I told him about the cat hair sample and the skull replication.
“Not bad, Brennan.”
It was exactly what Ryan would say.
“Let me know what happens.”
In the afternoon, I cleaned the condo and did laundry. Then I laced up my cross-trainers and went to the gym. As I pounded out three on the treadmill, two names kept cadence in my head.
Ryan and Galiano.
Galiano and Ryan.
My anger had diminished since the night before, when I’d ushered Ryan out with an icy good-bye. But it was still registering a six-point-oh.
Why?
Because he and his college compadre had discussed me as they might last Wednesday’s bowling date.
Ryan and Galiano.
Galiano and Ryan.
Had they?
Of course they had.
Was I being paranoid?
Galiano and Ryan.
What had they said?
I remembered an incident with Ryan. On a boat. I was wearing a T-shirt, cutoffs, and no underwear.
Oh, God.
Galiano and Ryan.
Ryan and Galiano.
I ran until my lungs burned and my leg muscles trembled. By the time I hit the showers my anger had eased down out of the red zone.

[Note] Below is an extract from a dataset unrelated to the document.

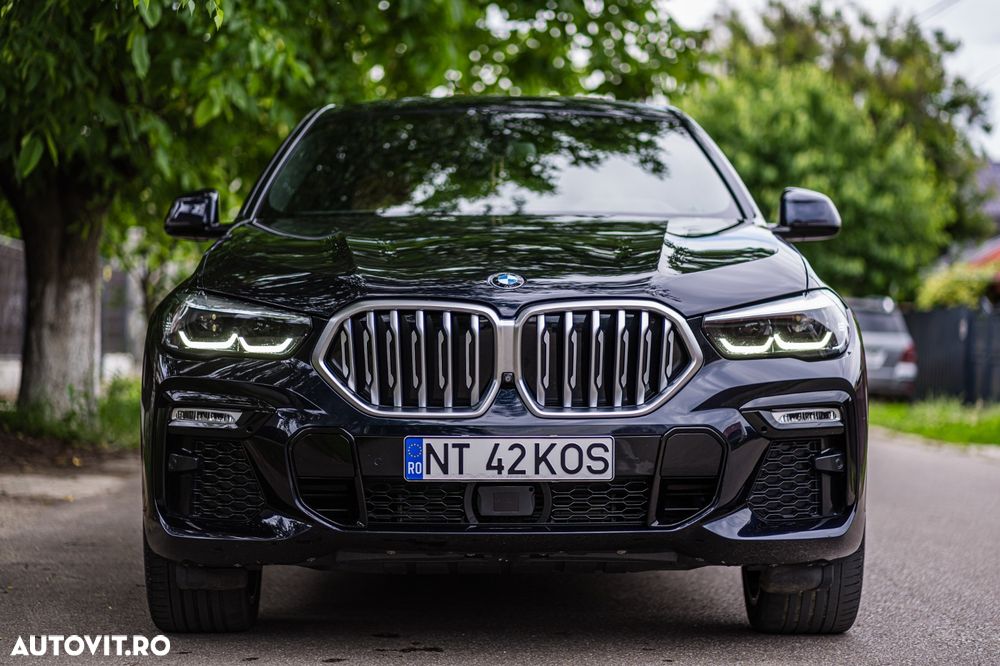 BMW X6 xDrive30d xLine - 5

That evening I had dinner with Susanne Jean at Le Petit Extra on rue Ontario. She listened to my story of the Hardy Boys, a smile tugging the corners of her mouth.
“How do you know their conversation wasn’t strictly professional?”
“Female intuition.”
The delicate eyebrows rose. “That’s it?”
“The Men Are Pigs Theory.”
“ That’s not sexist?”
“Of course it is. But I have little else to go on.”
“Ease back, Tempe. You’re being hypersensitive.”
Deep down, I suspected that.
“Besides, from what you’ve said, they have nothing to compare.”